▸ TAREAS POR RESOLVER:
• 1. En el hilo sobre el control de tonos con el LM324, ¿con qué valor se sustituyó la resistencia de 24K?
• 2. Sigue el hilo sobre el control de tonos con el LM324 a partir de donde termina.

▸ TEXTO EXTRAÍDO:
# Control De Tonos LM324



## n4sh0 (Ago 24, 2011)

Estoy asiendo un control de tonos con el C:I: LM324 pero no me resulta nose si estoy aseindo mal las conexiones o esta pastilla realmente no resulta para esto. Necesito que alguienn me ayude porfa.

Reemplaze algunas resistencias porque en el mercado no se encuentran: 24K|22K, 11k|10k, 3.6k|3,3k, 750|820 y los terminal block de 3 pines son potenciometros de 100K.


----------



## pandacba (Ago 24, 2011)

El problema principal es que llos pines 3 y 5 tienen que estar a un potencial que es VCC/2 es decir es un esquema para fuente partida y alimentado con fuente simple, tal como esta se comporta como un compararador por eso n te funciona






Los pines tres y 5 para fuente simple no van a masa pone entre +B y masa dos resistencias de 10k en serie y a la union de ella uni los pines 3 y 5 y te funcionara

y la R entre los pines 2jy 3 y 5y6 sacalas


----------



## n4sh0 (Ago 24, 2011)

pandacba dijo:


> Los pines tres y 5 para fuente simple no van a masa pone entre +B y masa dos resistencias de 10k en serie y a la union de ella uni los pines 3 y 5 y te funcionara
> 
> y la R entre los pines 2jy 3 y 5y6 sacalas



aver no te entiendo muy bien tengo que puentear la pata 3 y 5 con 2 resistencias de 10k y la tiro a tierra o no?


----------



## pandacba (Ago 24, 2011)

▸ DATOS PROPORCIONADOS:
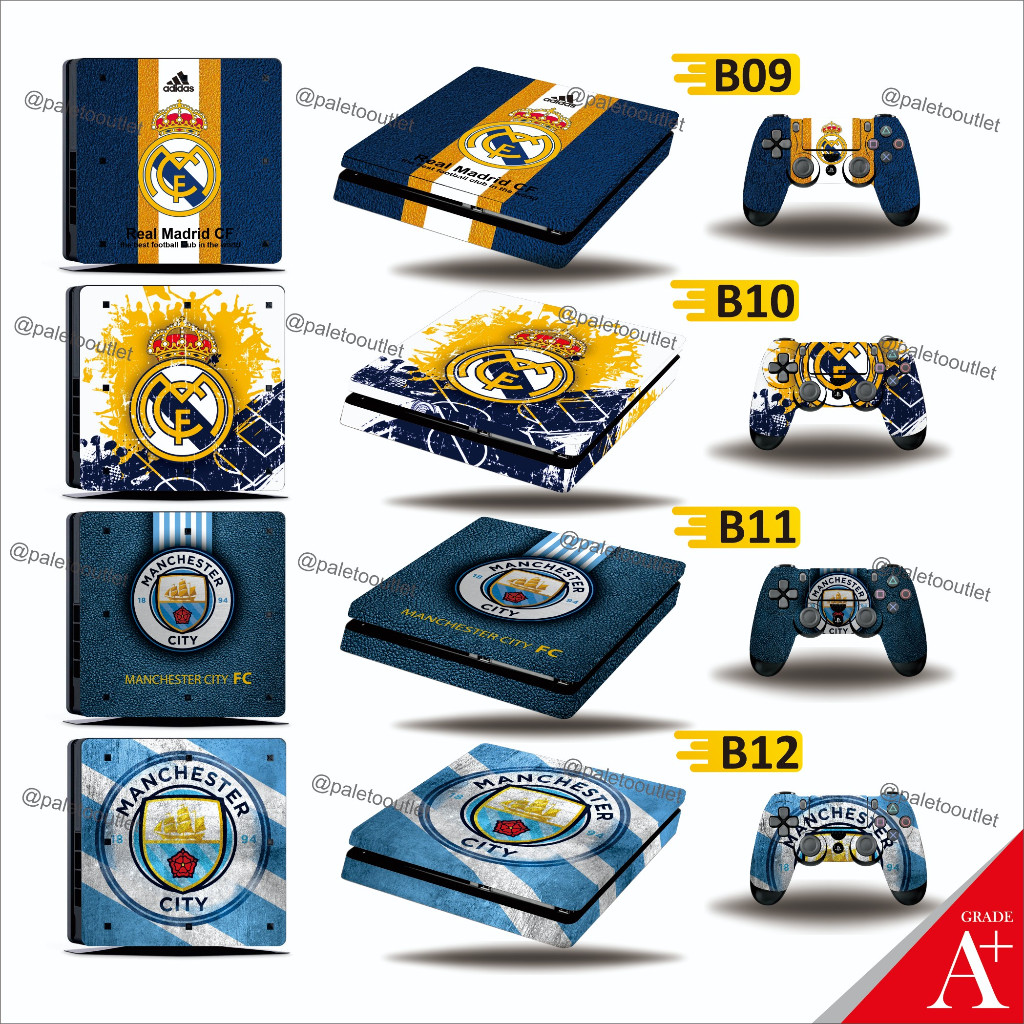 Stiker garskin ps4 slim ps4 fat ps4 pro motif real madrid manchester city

▸ RESPUESTAS EN ORDEN:
• 1. Con una de 22K.

• 2.
NO, para nada

Lo que vos estas diciendo no sigue lo que yo expuse, lee lo que yo escribi y lee lo que vos preguntas y donce queda en lo que vos entendes que dije *"poner entre el +b y masa dos resistencias en serie"*

Podes entender estgo que acabo de poner?(es lo mismo que puse antes)


----------



## Tavo (Ago 24, 2011)

*Me gusta tu esquema Hugo*, el que pusiste. Si me hago un tiempo le diseño un buen PCB y lo armo; si funciona bien lo posteo. 

De dónde sacaste el esquema? Me suena algo conocido... pero no me acuerdo de dónde...

Saludos!

PS: Lo que si, me gusta más la idea de usar un OpAmp doble para cada canal, dos en total... Algo como dos TL072, creo que en un equipo "normal" deben andar bien; tengo varios de ellos...


----------



## pandacba (Ago 24, 2011)

Ese es muy clásico eta echo con el NE5532 uno para cada canal, eso anda de una seguro, 
Los pre que armo yo los diseño en las pautas basadas en un libro de National y funcionan muy bien, este si bien esta echo con el NE5532, si no lo conseguis hacelo con el TL072 te funcionara igual sin ningún tipo de problema.
Vos que sos prolijo te va a salir un diseño muy compacto, si lo podes hace con los potes soldados a la plaqueta mejor todavia


----------



## jorge morales (Oct 28, 2011)

un control de tonos con el lm358, a su amable consideracion, saludos


----------



## extrapalapaquetetl (Mar 10, 2012)

pandacba dijo:


>



En este esquema; los potes VR3 y VR4 controlan los tonos, obvio; mi pregunta es: en el centro de su recorrido la respuesta en frecuencia es plana? y si es asi, hacia donde es la atenuacion y hacia donde es el boost?  

Me gusto mucho el esquema porque es sencillo y usa muy pocos componentes.


----------



## Neodymio (Mar 10, 2012)

Tiene alguna diferencia el control de tonos con el Lm324 respecto a otros controles? Porque hay muuchos tipos.


----------



## fabper (Jun 17, 2012)

A mi no me funcionó para fuente simple, especialmente las graves. No se si realice mal las conexiones. Para fuente simétrica funciona bien.


----------



## extrapalapaquetetl (Jun 17, 2012)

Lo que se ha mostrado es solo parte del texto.